For the past decade the east has been akin to a Usain Bolt meet: a lot of names looking up at one man who always wins. Between the Heat and Cavs, LeBron has won the conference seven years in a row. With the Warriors taking over everything, the east became an uninteresting race to an even less interesting finish line. But the horn finally may sound on the King’s reign. The Cavs are treading water at the three seed, and trading away half the team only seemed to bail water from a quickly sinking ship. Finally, a day for a new contender has dawned.

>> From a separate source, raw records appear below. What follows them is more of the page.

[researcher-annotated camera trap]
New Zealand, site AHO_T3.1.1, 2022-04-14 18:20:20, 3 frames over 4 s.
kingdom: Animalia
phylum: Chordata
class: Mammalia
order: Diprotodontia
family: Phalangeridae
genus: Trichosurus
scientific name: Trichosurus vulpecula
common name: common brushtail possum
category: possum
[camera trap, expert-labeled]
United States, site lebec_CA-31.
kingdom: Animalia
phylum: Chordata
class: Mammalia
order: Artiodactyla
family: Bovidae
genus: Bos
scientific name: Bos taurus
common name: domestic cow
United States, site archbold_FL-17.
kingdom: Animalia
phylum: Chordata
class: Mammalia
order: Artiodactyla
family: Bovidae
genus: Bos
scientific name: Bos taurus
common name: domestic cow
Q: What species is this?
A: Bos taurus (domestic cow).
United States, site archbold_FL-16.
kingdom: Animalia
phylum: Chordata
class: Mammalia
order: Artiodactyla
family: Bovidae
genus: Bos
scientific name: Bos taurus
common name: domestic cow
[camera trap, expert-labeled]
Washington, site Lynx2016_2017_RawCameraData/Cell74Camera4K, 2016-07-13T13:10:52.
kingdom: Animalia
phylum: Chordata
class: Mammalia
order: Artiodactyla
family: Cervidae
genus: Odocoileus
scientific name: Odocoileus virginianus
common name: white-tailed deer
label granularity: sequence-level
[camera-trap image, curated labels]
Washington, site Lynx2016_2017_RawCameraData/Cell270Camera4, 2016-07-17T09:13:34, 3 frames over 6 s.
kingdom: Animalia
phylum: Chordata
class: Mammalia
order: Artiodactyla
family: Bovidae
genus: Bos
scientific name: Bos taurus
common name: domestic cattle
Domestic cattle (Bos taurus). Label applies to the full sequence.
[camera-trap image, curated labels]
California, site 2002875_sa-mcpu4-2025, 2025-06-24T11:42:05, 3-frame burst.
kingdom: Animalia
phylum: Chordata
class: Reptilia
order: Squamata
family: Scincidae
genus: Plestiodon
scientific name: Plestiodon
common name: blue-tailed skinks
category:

In the offseason, all east fans’ focus was in Boston, where the Celtics gave the house away for Cavs point guard Irving. But the Celtics own a tradition of accustomed success in a city with a zealous sports base. The Raptors, on the other hand, could usually only make the ESPN bottom scroller. But the team made steady improvement since hiring retread Dwayne Casey in 2011 after losing 60 games. But the way up hasn’t proved to be a ski lift.
Whether it was an embarrassing 40 point loss to the Cavs in the 2016 semifinals or a very quick out at Cleveland’s hands in last year’s second round, the playoffs proved to be about as worthwhile as a visit to Jurassic Park. After the latter letdown, GM Masai Ujiri said the team needed a “culture reset”. And sometimes it takes some big failures before one can break through to greatness. The Pistons frustrated Michael Jordan for three years in a row before the Bulls finally busted past Detroit in a sweep. Pat Summitt lost seven Final Fours before the Vols finally managed a win. Something done easily the first time isn’t worth doing anyways. Chipping away at the wall of failure, before toppling it into the land of opportunity, is far more worthwhile.
This season, the Raptors are quietly tearing through the east, even ending Houston’s seventeen game winning streak Friday night. With the Cavs’ future far from certain, and the cameras turned squarely at Oakland, the Raptors could quietly breed a specimen built for sustained success. The ball, it seems, has come full circle. And if the Raptors don’t blink come May, soon #wethenorth will be more than a lame also-ran rallying cry; it’ll be the feared mantra of the team with the clearest path to the finals.